> **ESERCIZIO ASSEGNATO 1**
Secondo il testo sul decreto semplificazioni bis, entro quanti giorni dalla pubblicazione in gazzetta ufficiale il parlamento deve convertire il decreto in legge?
> **ESERCIZIO ASSEGNATO 2**
Estendi il testo sul decreto semplificazioni bis, cominciando subito dopo la sua ultima frase.

Le principali novità introdotte dal decreto semplificazioni bis alla disciplina dei contratti pubblici

Il nuovo decreto semplificazioni, introdotto dal d.l. 31 maggio 2021, n. 77, recante “Governance del Piano nazionale di ripresa e resilienza e prime misure di rafforzamento delle strutture amministrative e di accelerazione e snellimento delle procedure” e presto ribattezzato “Decreto Semplificazioni-bis” (consulta il testo ufficiale qui), per aver fatto seguito al decreto semplificazioni di cui al decreto legge n. 76 del 2020, ha alla base l’intento di garantire la corretta e tempestiva realizzazione degli interventi previsti nel PNRR ed è in questa prospettiva che devono essere lette, anzitutto, quelle disposizioni introdotte con l’obiettivo di incentivare, vuoi l’appaltatore vuoi la stessa stazione appaltante, a ridurre i tempi di conclusione degli interventi. Il testo del decreto legge, che il parlamento è chiamato ora a convertire in legge entro 60 giorni dalla pubblicazione in gazzetta ufficiale, tuttavia, contiene diverse novità che incidono sulla disciplina dell’affidamento e dell’esecuzione dei contratti pubblici che, prima di conoscere le modifiche (da vedere quanto incisive) che verranno apportate in sede di conversione, pare il caso di passare, qui di seguito, brevemente in rassegna.

[Estratti da un dataset spaziale]

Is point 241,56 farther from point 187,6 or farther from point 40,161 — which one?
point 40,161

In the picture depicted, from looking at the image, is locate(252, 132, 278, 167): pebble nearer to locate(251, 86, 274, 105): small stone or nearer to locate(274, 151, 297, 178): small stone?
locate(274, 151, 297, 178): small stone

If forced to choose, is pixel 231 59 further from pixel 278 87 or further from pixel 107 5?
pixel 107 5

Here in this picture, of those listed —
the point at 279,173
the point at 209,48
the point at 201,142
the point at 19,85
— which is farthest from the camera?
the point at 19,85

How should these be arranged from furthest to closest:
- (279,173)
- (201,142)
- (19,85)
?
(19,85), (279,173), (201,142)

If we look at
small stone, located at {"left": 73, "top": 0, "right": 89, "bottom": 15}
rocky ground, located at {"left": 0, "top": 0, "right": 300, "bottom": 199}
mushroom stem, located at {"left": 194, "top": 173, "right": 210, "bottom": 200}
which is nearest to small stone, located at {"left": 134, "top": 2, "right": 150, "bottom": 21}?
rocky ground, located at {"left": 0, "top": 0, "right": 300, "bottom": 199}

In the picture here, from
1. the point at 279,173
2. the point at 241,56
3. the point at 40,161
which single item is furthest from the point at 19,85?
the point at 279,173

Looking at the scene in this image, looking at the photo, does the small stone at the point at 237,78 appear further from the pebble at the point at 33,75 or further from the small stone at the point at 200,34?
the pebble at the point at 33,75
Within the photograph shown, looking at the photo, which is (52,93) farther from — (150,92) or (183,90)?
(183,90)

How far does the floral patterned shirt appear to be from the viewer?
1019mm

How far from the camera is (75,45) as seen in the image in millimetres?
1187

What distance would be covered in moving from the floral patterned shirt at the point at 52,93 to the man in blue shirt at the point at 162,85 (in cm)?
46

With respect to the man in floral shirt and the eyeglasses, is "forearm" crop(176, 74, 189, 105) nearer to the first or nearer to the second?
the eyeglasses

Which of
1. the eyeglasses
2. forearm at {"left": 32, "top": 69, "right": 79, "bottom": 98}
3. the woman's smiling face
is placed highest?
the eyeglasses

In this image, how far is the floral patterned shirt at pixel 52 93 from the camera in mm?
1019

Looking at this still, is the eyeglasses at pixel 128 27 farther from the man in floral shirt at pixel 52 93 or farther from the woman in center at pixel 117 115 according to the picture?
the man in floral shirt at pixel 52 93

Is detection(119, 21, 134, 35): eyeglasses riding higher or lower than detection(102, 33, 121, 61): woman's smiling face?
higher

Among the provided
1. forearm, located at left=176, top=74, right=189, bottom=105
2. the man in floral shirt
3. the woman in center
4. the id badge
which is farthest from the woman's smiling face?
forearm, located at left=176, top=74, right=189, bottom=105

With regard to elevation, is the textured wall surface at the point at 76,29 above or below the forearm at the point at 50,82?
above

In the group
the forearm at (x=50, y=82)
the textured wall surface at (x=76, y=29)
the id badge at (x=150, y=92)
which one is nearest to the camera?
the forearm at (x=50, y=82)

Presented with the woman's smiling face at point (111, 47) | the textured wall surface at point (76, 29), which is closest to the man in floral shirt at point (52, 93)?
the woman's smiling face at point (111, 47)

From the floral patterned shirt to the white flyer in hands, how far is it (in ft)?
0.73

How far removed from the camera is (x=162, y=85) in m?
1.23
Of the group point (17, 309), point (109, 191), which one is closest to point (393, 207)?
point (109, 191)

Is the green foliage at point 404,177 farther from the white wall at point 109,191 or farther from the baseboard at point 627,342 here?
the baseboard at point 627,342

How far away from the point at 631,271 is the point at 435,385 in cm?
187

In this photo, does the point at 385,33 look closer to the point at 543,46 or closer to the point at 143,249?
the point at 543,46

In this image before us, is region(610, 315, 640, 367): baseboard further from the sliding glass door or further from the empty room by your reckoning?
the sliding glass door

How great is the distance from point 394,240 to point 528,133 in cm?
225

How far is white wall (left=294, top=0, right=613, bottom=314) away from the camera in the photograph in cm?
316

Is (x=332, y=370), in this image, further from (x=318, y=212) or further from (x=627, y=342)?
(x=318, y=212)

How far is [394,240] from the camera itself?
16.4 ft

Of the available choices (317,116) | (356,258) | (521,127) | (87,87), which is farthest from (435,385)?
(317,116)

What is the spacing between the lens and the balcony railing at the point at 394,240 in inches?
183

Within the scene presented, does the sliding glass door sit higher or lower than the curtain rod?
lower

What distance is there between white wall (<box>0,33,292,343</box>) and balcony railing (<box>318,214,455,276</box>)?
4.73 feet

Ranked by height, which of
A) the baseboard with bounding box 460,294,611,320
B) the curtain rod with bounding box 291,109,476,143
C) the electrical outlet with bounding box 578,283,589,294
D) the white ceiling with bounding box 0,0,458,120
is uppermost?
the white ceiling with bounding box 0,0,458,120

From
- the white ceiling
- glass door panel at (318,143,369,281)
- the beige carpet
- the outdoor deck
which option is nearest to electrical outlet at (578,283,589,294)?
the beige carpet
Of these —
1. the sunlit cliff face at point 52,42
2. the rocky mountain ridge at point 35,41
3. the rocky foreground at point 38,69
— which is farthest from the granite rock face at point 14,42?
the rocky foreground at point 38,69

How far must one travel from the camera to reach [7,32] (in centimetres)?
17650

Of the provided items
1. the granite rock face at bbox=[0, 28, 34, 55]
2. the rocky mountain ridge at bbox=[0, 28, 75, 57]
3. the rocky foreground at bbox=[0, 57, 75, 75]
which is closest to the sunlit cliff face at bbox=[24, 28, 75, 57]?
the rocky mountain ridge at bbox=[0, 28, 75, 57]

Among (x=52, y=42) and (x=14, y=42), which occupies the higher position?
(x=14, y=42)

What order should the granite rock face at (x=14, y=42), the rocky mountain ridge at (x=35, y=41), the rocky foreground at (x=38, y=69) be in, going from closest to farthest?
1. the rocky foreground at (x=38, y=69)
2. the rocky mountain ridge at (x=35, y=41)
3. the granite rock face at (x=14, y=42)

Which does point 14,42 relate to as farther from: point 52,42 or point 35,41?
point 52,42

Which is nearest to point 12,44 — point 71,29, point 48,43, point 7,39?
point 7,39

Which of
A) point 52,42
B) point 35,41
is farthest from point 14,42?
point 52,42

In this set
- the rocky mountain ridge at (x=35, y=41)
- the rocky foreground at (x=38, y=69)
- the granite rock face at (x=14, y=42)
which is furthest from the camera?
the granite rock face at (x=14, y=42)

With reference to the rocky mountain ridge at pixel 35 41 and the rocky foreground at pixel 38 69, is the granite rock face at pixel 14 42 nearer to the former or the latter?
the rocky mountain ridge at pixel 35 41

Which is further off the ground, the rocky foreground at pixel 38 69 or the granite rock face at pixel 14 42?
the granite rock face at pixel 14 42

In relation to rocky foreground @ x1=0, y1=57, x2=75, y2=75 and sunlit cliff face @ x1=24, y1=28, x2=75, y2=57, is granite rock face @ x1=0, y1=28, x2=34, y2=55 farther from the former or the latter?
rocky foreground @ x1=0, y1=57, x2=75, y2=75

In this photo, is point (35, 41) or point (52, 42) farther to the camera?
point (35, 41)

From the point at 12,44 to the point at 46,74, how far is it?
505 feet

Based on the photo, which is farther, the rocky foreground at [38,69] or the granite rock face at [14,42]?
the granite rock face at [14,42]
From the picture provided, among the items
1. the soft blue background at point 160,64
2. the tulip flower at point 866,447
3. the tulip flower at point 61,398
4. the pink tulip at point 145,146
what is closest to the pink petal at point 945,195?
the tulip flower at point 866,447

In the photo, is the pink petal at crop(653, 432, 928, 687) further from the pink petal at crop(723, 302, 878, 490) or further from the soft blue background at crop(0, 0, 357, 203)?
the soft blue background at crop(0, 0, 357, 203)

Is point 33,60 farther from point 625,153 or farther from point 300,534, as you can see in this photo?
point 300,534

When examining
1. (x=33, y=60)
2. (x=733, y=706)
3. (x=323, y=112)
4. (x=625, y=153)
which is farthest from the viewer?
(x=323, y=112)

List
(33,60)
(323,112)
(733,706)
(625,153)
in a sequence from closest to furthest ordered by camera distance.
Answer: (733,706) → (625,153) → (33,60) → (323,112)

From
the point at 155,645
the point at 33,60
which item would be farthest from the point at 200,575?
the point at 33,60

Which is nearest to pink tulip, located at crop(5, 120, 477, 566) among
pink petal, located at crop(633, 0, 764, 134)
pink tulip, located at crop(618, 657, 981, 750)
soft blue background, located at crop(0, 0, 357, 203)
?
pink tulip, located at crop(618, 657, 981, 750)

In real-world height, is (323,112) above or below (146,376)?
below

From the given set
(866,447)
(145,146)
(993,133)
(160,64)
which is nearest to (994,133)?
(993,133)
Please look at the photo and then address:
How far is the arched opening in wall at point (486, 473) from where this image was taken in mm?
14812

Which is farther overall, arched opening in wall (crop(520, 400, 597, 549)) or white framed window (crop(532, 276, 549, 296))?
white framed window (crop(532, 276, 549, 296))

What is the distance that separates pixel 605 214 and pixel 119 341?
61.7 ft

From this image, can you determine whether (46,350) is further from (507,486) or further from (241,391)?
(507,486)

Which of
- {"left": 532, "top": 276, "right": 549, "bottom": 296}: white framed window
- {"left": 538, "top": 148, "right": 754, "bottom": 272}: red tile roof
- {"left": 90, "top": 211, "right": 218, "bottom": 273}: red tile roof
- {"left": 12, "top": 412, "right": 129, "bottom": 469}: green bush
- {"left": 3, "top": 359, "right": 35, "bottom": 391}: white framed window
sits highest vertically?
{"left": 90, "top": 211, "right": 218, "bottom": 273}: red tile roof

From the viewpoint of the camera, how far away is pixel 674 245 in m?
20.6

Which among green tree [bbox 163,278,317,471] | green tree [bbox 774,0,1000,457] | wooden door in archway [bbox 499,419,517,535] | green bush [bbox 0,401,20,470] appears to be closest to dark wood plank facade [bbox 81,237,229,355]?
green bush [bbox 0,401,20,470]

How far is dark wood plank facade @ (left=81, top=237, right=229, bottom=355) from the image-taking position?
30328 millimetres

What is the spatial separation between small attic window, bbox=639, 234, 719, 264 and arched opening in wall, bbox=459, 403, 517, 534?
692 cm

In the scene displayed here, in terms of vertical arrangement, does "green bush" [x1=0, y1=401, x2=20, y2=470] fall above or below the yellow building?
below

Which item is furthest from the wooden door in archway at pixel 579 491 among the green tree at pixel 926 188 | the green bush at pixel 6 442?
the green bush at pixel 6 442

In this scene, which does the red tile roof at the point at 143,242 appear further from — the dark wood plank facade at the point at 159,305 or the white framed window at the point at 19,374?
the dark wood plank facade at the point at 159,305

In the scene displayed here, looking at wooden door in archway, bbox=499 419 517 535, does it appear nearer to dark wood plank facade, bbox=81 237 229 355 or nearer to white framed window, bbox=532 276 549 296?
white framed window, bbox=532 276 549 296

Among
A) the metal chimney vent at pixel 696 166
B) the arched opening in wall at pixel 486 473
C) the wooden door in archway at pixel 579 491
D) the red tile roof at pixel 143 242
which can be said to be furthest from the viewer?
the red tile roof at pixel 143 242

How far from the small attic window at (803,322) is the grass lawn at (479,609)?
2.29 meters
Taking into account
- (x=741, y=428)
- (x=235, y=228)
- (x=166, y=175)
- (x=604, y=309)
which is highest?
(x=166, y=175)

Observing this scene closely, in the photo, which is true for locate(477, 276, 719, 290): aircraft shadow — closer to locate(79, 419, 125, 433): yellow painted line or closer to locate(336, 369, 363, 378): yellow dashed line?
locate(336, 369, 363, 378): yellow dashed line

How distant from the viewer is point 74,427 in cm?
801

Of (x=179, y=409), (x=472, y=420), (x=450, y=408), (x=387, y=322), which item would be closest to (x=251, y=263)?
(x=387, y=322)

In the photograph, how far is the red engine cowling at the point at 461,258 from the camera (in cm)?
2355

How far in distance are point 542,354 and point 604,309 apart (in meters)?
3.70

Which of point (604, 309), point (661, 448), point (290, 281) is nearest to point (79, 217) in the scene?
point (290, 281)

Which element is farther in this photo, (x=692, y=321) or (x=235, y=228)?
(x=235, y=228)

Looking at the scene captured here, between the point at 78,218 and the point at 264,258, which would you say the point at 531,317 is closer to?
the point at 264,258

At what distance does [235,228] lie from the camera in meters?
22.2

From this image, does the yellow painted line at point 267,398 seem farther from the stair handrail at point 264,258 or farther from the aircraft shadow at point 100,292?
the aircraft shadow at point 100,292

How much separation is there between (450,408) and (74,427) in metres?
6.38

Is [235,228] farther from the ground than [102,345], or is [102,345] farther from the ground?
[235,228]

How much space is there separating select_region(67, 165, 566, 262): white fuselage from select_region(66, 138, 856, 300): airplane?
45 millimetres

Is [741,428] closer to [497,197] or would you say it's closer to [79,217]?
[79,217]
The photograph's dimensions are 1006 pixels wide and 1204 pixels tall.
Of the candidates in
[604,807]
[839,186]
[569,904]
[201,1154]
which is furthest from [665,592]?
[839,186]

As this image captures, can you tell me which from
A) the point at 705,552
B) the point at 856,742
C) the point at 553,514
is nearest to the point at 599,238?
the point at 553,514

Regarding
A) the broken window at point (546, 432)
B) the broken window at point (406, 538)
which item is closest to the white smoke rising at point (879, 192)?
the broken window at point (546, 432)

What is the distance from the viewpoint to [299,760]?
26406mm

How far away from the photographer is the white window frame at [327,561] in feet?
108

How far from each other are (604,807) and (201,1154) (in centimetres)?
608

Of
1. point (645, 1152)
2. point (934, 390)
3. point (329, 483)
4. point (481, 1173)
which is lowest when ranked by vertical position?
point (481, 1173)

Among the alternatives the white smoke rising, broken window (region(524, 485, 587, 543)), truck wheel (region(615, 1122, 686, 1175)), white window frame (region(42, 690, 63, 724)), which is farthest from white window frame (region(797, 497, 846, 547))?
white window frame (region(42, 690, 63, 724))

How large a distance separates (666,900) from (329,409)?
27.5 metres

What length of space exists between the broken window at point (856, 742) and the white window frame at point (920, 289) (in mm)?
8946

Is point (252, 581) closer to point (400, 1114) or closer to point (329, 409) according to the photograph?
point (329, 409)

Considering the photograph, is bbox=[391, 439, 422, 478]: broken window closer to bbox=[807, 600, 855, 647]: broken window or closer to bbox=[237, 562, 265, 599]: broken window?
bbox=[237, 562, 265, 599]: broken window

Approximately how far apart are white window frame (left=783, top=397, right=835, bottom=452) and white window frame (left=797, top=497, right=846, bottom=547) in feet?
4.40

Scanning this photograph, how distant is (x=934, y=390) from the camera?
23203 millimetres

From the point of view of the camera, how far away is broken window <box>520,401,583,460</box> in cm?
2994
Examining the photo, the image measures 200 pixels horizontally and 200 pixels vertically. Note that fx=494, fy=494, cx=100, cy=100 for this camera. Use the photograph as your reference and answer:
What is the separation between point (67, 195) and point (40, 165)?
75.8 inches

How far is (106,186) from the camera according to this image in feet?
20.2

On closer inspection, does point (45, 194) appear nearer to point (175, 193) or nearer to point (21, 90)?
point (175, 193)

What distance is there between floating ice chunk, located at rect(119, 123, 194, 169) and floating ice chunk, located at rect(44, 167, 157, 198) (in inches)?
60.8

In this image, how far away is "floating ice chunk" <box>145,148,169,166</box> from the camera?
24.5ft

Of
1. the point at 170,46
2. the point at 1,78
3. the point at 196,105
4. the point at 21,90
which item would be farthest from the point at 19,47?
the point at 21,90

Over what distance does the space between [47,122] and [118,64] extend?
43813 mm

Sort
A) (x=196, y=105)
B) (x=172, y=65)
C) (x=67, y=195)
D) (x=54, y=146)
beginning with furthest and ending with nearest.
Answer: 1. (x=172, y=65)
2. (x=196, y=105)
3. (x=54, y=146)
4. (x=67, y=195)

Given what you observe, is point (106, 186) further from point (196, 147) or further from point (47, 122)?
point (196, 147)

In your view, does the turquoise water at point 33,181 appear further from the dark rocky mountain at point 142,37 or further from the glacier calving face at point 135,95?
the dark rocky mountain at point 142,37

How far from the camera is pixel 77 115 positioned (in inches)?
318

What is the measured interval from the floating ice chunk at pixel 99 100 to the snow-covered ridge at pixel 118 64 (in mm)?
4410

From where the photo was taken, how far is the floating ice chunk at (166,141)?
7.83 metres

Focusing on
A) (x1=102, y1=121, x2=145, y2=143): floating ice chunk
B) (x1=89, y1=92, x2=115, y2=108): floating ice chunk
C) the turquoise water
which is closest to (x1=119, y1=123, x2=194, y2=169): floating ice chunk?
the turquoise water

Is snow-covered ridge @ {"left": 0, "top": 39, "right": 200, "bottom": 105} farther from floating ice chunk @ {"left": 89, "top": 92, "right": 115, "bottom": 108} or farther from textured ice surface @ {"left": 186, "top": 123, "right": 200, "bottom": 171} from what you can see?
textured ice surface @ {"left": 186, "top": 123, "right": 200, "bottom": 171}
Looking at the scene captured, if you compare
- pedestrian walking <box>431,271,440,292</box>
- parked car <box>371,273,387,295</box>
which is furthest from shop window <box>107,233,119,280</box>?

> **RISULTATO ATTESO 1**
Entro 60 giorni dalla pubblicazione in gazzetta ufficiale.

> **RISULTATO ATTESO 2**
di Avv. Fausto Gaspari

Lo sveltimento dei tempi di realizzazione degli interventi


Come si diceva, il prioritario obiettivo perseguito dal decreto è quello di rispettare i tempi di realizzazione degli interventi previsti dal PNRR. Centrale, a questo riguardo, è l’art. 50 del Decreto Semplificazioni-bis, che al comma 2 riconosce agli organi apicali delle amministrazioni, in caso di mancato rispetto dei termini previsti dalla legge (quelli per la stipulazione del contratto, la consegna dei lavori, la costituzione del collegio consultivo tecnico, gli atti e le attività di cui all’art. 5 del primo decreto semplificazioni, nonché gli altri termini, anche endoprocedimentali, previsti dalla legge, dall’ordinamento della stazione appaltante o dal contratto per l’adozione delle determinazione relative all’esecuzione dei contratti pubblici PNRR e PNC), la facoltà di esercitare il potere sostitutivo entro un termine pari alla metà di quello originariamente previsto.

Con le stesse finalità, il comma 3 della stessa disposizione prevede che il contratto divenga efficace all’atto della stipula, senza che possa trovare applicazione il comma 12 dell’art. 32 del codice dei contratti pubblici, che diversamente sottopone il contratto alla condizione sospensiva dell’esito positivo dell’eventuale approvazione e degli altri controlli previsti dalle norme proprie delle stazioni appaltanti.

Significativo, poi, è il c.d. “premio di accelerazione”, introdotto dal comma 4 della stessa disposizione, riconoscendo alle stazioni appaltanti la possibilità di premiare l’appaltatore che porta a termine i lavori prima della data prevista nel contratto.

Con la medesima finalità di incentivare l’appaltatore a rispettare i tempi previsti dal contratto, lo stesso comma 4, infine, interviene sulle penali dovute per il ritardato adempimento, inasprendole: viene, infatti, tenuta ferma la soglia massima dell’1 per mille al giorno, ma viene innalzata quella minima dallo 0,3 allo 0,6 per mille dell’ammontare netto contrattuale ed il limite complessivo di tali penali, che passa dal 10 al 20 per cento dell’ammontare netto contrattuale.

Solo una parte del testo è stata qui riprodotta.